Question 5 states that, for purposes of determining whether a taxpayer has a long- or short-term capital gain, the holding period begins the day after acquisition of the virtual currency and ends when the virtual currency is disposed of. If the virtual currency was held for more than one year, the gain/loss is a long-term capital gain/loss, while there would be a short-term capital gain/loss if it was held for one year or less.

Questions 30-32 state that income from a bona fide gift of virtual currency would not be recognized until the virtual currency is disposed of. This group of questions also addresses how to calculate basis in gifted virtual currency and confirms that the holding period for gifted virtual currency includes the donor’s holding period, at least to the extent the recipient can document the donor’s holding period. Questions 33 and 34 address charitable contributions of virtual currency, which generally would not result in recognized income, gain, or loss if donated to a charity described in Code Section 170(c).

Lawmakers seek clarity from IRS. Lawmakers have periodically called for additional IRS guidance during the past several years. A reply by Commissioner Rettig to a letter from Rep. Tom Emmer (D-Minn) earlier this year indicated that the issuance of further guidance on virtual currencies was a priority for the IRS. Specifically, Commissioner Rettig said the IRS intended to publish guidance addressing three topics: (1) acceptable methods for calculating cost basis; (2) acceptable methods of cost basis assignment; and (3) tax treatment of forks. (See, Letter of Rep. Tom Emmer to IRS Commissioner Rettig, April 11, 2019; Letter from Commissioner Rettig to Rep. Tom Emmer, May 16, 2019).

In the 116th Congress, the Safe Harbor for Taxpayers with Forked Assets Act of 2019 (H.R. 3650; the bill was originally introduced in the 115th Congress as H.R. 6973), sponsored by Rep. Emmer, would provide temporary relief for taxpayers who experience forks in the virtual currency they hold. First, the bill would provide that the IRS could not impose penalties or additions to tax regarding underpayments or understatements attributable to a taxpayer’s attempt to comply with tax laws applicable to the receipt or disposition of virtual currency. The provision would provide relief from Code Sections 6662 to 6664 regarding accuracy-related and fraud penalties.

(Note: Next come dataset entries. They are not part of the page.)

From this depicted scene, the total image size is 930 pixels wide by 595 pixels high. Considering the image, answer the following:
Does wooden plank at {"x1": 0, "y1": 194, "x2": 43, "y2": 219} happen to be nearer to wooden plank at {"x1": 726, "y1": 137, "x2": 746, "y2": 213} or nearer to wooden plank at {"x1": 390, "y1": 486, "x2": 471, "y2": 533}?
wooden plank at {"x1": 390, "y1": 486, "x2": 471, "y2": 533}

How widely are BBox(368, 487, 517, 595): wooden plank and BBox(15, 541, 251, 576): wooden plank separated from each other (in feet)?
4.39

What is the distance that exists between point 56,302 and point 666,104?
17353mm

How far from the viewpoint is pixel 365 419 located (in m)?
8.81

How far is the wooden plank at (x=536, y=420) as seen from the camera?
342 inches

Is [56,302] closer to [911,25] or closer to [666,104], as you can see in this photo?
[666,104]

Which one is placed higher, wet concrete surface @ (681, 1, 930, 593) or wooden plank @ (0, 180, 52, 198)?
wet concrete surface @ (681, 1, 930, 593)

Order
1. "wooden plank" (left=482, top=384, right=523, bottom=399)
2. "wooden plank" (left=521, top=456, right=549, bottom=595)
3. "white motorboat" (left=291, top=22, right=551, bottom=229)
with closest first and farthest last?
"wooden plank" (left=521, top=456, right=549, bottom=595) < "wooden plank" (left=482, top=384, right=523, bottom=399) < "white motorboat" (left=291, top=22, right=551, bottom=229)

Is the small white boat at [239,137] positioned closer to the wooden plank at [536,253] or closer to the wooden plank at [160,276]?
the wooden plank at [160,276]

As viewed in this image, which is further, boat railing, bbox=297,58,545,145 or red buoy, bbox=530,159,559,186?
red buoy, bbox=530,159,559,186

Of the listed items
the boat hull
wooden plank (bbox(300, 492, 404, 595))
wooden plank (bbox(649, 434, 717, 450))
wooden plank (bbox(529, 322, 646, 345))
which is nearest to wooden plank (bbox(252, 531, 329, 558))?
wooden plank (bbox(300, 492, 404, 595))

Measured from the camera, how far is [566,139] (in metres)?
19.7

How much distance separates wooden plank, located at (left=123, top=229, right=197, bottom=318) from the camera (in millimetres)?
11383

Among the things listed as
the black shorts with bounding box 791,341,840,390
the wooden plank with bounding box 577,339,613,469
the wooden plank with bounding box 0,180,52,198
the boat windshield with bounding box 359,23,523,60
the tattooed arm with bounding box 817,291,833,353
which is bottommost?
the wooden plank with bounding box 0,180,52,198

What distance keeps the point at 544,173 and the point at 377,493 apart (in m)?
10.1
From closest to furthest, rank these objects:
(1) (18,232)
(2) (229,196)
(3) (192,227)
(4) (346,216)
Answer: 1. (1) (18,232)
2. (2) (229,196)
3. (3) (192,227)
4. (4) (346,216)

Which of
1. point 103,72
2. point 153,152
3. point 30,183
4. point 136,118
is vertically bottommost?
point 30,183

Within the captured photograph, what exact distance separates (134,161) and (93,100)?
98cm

Second, the bill would provide for no penalties or additions to tax regarding any failure during the applicable period to file a return or report or to make a tax payment that is attributable to the filing or payment requirements for the receipt or disposition of virtual currency. The provision would impact the following Code provisions: (1) Section 6651—failure to file a return or to pay tax; (2) Section 6654—individual’s failure to pay estimated income tax; (3) Section 6655—corporation’s failure to pay estimated income tax; (4) Section 6656—failure to make a deposit of taxes; (5) Section 6698—failure to file a partnership tax return; (6) Section 6699—failure to file an S corporation tax return.

Other proposed tax legislation, such as the Token Taxonomy Act (see, H.R. 2144 and H.R. 7356), sponsored by Rep. Warren Davidson (R-Ohio) and first introduced in the last Congress, would address IRAs, collectibles, like kind exchanges, and the taxation of gains from the sale of virtual currencies. The Token Taxonomy Act also would exempt digital tokens from the definition of “security” under federal securities laws.